Smartphones have changed the way we live and interact with each other, mostly for the better. Yet we believe, some usage patterns have to change in order to protect the youngest members of our society. This has lead us to think about the questions: How may we allow parents to get a hold of their children easily while protecting the kids from too early exposure to the internet? And how may we help kids to ease into smartphone use and establish a healthy relationship with technology? The latter is here to stay. However, we believe we can offer a more healthy way for kids to stay connected, while encouraging them to go outside and explore the world.
All of these thoughts we have channelled into the idea of PlayPal: A telecommunication device designed for kids. PlayPal enables parents to reach out to their kids if needed, but aims to motivate kids to go outside and explore, and connect with others of the same age.
The main feature is the use of modules, to personalize the experience of the Playpal. These modules can also be traded among friends or used in collaboration to create an even greater experience when bringing more than one Playpal to the party. How about, for example the SoundBox, to jam along with your friends, record and playback voices and maybe distort them? A flashlight, to guide you on your adventures through the neighborhood? Or perhaps a camera, to capture all the interesting stuff around you?

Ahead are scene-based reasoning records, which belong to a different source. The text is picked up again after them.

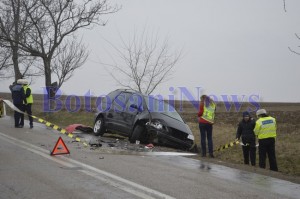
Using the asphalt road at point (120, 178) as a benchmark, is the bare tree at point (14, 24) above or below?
above

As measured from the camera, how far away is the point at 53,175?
292 inches

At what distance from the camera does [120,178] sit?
24.1ft

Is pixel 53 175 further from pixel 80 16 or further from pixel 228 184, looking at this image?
pixel 80 16

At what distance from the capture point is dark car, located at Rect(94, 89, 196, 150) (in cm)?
1251

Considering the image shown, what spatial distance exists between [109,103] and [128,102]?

But Playpal isn't just about the solo-adventures. We want to get the kids out of the basement and connect with each other. Modern Video games offer a lot of details that kids love, like multiple layers in gameplay and scoreboards. Kids love to compete. Thus with Playpal, we tried to make physical playing more interesting again. Think about for example a Hide and seek 2.0, with a limited area to play in, that shrinks to make the game more intense and shares information on who survived the longest undetected. Or bike racing with custom tracks around the neighborhood and a leaderboard with all your friends, that you can compete in. We want kids to be more active off screen again, but all of that with the peace of mind to be able to reach out for your kids - and vice versa - at any time.

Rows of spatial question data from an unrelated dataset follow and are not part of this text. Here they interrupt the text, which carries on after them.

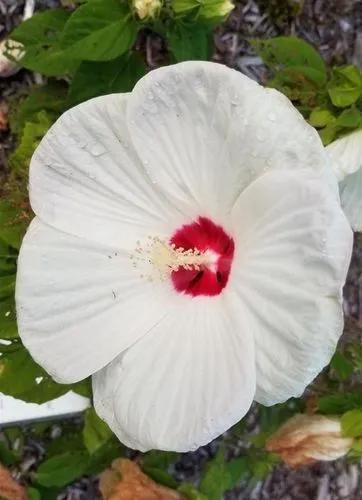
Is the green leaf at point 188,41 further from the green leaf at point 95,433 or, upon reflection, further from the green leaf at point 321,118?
the green leaf at point 95,433

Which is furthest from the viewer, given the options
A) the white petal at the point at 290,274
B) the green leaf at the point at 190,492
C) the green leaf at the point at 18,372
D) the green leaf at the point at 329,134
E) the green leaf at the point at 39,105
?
the green leaf at the point at 39,105

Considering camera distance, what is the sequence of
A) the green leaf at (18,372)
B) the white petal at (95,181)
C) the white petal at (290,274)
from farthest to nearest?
the green leaf at (18,372) → the white petal at (95,181) → the white petal at (290,274)

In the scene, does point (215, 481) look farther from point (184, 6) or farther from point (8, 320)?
point (184, 6)

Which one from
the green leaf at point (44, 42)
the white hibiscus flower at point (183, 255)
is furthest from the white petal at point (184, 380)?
the green leaf at point (44, 42)

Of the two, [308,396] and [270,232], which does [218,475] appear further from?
[270,232]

But also the kids-parents interaction was of consideration. Playpal is designed to offer a three-way experience. Both stakeholders involved get their own dedicated features and all the information they need when they are on their own, but when they come together the the magic happens. Imagine the following scenario: Lars has been strolling the neighbourhood and found an interesting plant and took some photos of it. Lars does not own a phone or tablet yet, but he later wants to check them out on his Dad's iPad, where the details really come to life! Luckily, his Dad also knows quite a bit about plants, and had some interesting facts ready about the one Lars found. Good thing he didn't try to eat those leaves!
With PlayPal we can allow kids to be independent but also create touch-points with their parents. Here they can relive and reflect on the experiences the child had during the day - together - while on-boarding them to the digital world and how to maneuver it.

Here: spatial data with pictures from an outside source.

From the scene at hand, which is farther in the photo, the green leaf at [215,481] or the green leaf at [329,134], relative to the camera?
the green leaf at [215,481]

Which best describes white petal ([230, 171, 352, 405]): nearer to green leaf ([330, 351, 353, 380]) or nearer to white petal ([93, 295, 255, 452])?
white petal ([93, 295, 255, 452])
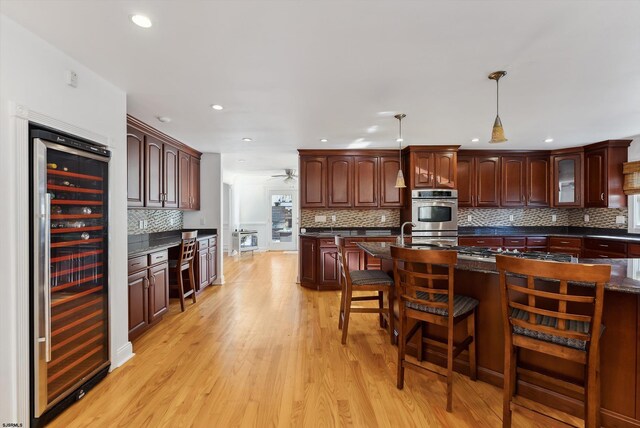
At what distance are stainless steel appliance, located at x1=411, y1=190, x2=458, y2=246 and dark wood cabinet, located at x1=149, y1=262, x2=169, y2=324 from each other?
358cm

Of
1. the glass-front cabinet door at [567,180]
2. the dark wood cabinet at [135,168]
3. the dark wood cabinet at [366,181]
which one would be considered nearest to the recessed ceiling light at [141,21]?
the dark wood cabinet at [135,168]

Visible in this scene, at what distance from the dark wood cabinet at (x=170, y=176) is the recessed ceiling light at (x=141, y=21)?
2.46m

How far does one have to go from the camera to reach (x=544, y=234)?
4895 mm

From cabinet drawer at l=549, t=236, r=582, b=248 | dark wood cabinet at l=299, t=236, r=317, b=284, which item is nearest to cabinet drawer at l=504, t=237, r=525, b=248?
cabinet drawer at l=549, t=236, r=582, b=248

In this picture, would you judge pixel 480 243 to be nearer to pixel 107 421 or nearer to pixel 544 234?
pixel 544 234

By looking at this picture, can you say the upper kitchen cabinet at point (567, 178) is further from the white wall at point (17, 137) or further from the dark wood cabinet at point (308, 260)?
the white wall at point (17, 137)

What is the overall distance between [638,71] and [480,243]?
294 cm

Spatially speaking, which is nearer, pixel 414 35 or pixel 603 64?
pixel 414 35

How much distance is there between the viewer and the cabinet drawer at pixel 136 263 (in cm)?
266

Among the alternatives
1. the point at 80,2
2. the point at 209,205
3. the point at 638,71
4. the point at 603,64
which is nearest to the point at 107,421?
the point at 80,2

The kids of today will create the society of tomorrow. As a consequence, their well-being should be our number one priority. Unfortunately, often enough they are left out of consideration when shaping products. With this project, we want to create a safe environment for kids to grow up in and develop a sustainable handling of technology.
Connecting kids among each other and with their parents - and all that without the threat of uncontrolled exposure to the internet. This is Playpal.